The calibration assistant function deals with the configuration files. In this simulation, both the wind stirring efficiency and vertical mixing coefficient are in the parameter (.par) file, while the light extinction coefficient is in the configuration (.cfg) file. We assigned a range and a preferred number of values to try for each of the three parameters to form a sequence of possible values (Table 2).

Table 2: Three parameters that were calibrated with assigned value ranges and preferred number of values to try (\(N_{values}\)). The columns of “Input file” and “Line No.” describe the line of the input file where the parameter is located.
Parameter Unit Min Max \(N_{values}\) Input file Line No.
Wind stirring efficiency - 0.2 0.8 4 Okareka.par 12
Vertical mixing coefficient - 100 700 4 Okareka.par 15
Light extinction coefficient \(m^{-1}\) 0.1 0.25 4 Okareka.cfg 7

The calibration assistant function tried all combinations of the three parameter values and calculated the objective function NSE for each model run. We chose the combination of parameter values that gave the highest NSE values as the optimal set and then used the post-processing tools to plot simulations against observations in four different ways. The R code for using the calibration assistant function in this example is as follows:

   # Assisting calibration of DYRESM-CAEDYM using the dycdtools package
    library(dycdtools)
    calib.assist(cal.para = "calibration_data/Calibration_parameters.csv",
                 combination = "all",
                 model.var = "TEMP",
                 obs.data = "calibration_data/Obs_data_template.csv",
                 objective.function = "NSE",
                 start.date = "2002-01-23",
                 end.date = "2016-12-31",
                 dycd.wd = "calibration_data/DYRESM_CAEDYM_Lake-Okareka/",
                 dycd.output = "calibration_data/DYRESM_CAEDYM_Lake-Okareka/DYsim.nc",
                 file.name = "calibration_data/Calibration_outputs.csv",
                 write.out = TRUE,
                 parallel = TRUE,
                 verbose = TRUE)

Given each parameter had four assigned values, the calibration assistant function called DYRESM-CAEDYM to run a total of 43 = 64 combinations for the three parameters. For each model run, the objective function NSE was calculated for temperature simulations. A heat map is a good way to visualise the variations in these NSE values under different combinations of parameter values. An example of R code for producing a heat map of the auto-calibration outcome is as follows:

    # Read in model calibration results
    calibration <- read.csv("calibration_data/Calibration_outputs.csv")

    # Heat map
    library(ggplot2)
    ggplot(calibration, aes(x = wse,y = vmc,fill = NSE.TEMP)) +
           geom_tile() +
           scale_fill_distiller(palette = "PuBu", direction = 1) +
           facet_grid(~lec, scales = "free") +
           xlab("Wind stirring efficiency") +
           ylab("Vertical mixing coefficient") +
           labs(title = "Light extinction coefficient", fill = "NSE") +
           theme_bw()  +
           theme(plot.title = element_text(size = 11, hjust = 0.5))
           
    ggsave(filename = "Figure_03.png", width = 8, height = 4)

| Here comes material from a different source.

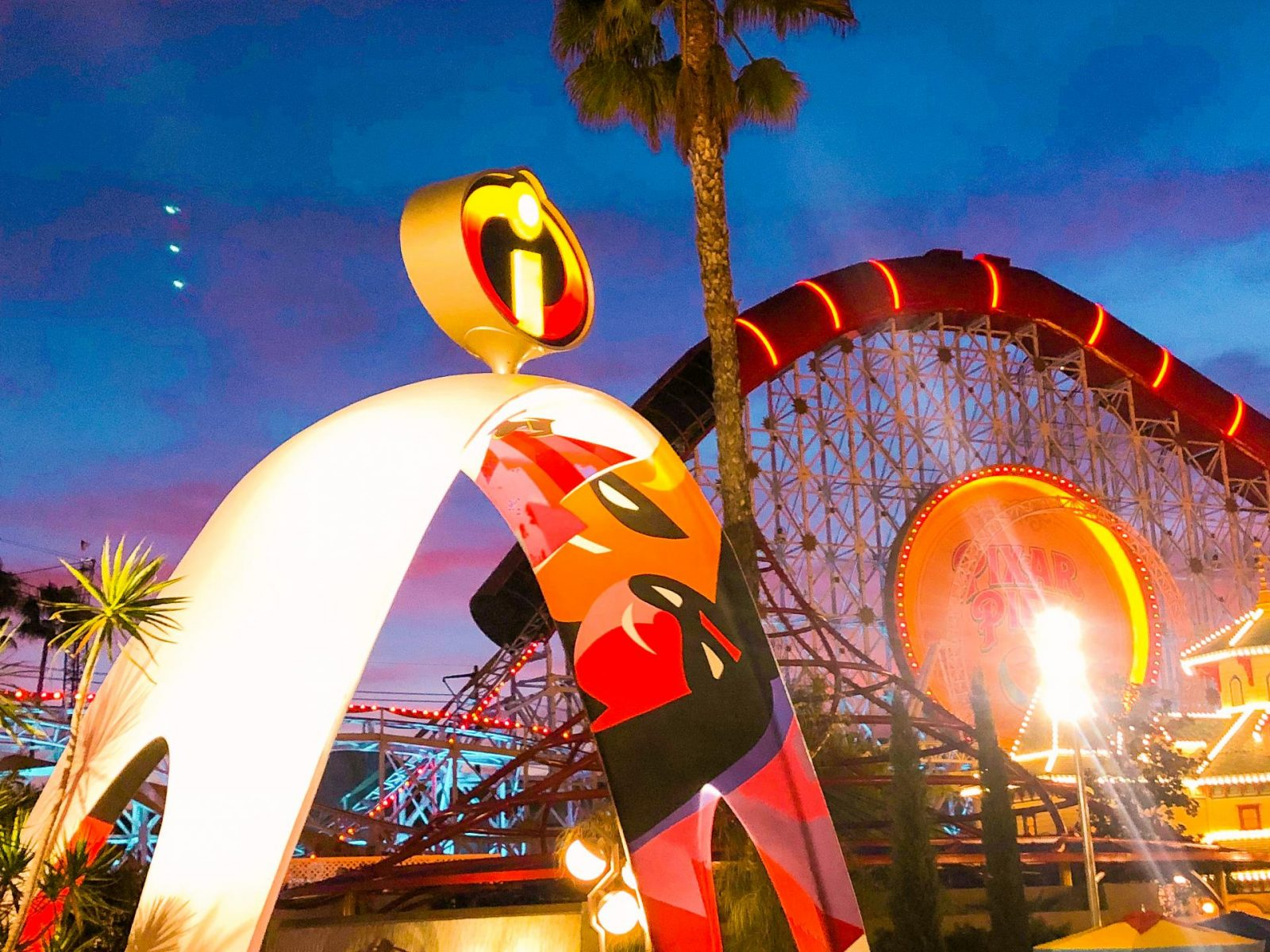 10 Must Do's at Disneyland for First-Timers - Incredicoaster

The calculated NSE values varied significantly among the combinations, ranging from 0.03 to 0.95. The combination of wind stirring efficiency = 0.6, vertical mixing coefficient = 500, and light extinction coefficient = 0.25 m-1 achieved the highest NSE value of 0.95 (i.e., considered to be the optimal set of parameter values) (Figure 3).

graphic without alt text
Figure 3: Heat map of Nash-Sutcliffe Efficiency (NSE) coefficient values for temperature simulations in Lake Okareka estimated for the combinations of three parameters given in Table 2 (wind stirring efficiency, vertical mixing coefficient, and light extinction coefficient [\(m^{-1}\)]). The darker the colour, the better the model performance (measured as NSE).

A few other combinations could also achieve similar outcomes. For example, when the light extinction coefficient = 0.25 \(m^{-1}\), the NSE values ranged between 0.90 and 0.95, regardless of the wind stirring efficiency and vertical mixing coefficient values shown in Table 2. Figure 3 also revealed that temperature simulations were generally poor when light extinction coefficient = 0.1 and 0.15 \(m^{-1}\), suggesting that these values of light extinction coefficient are too low to achieve a suitably accurate temperature simulation for Lake Okareka.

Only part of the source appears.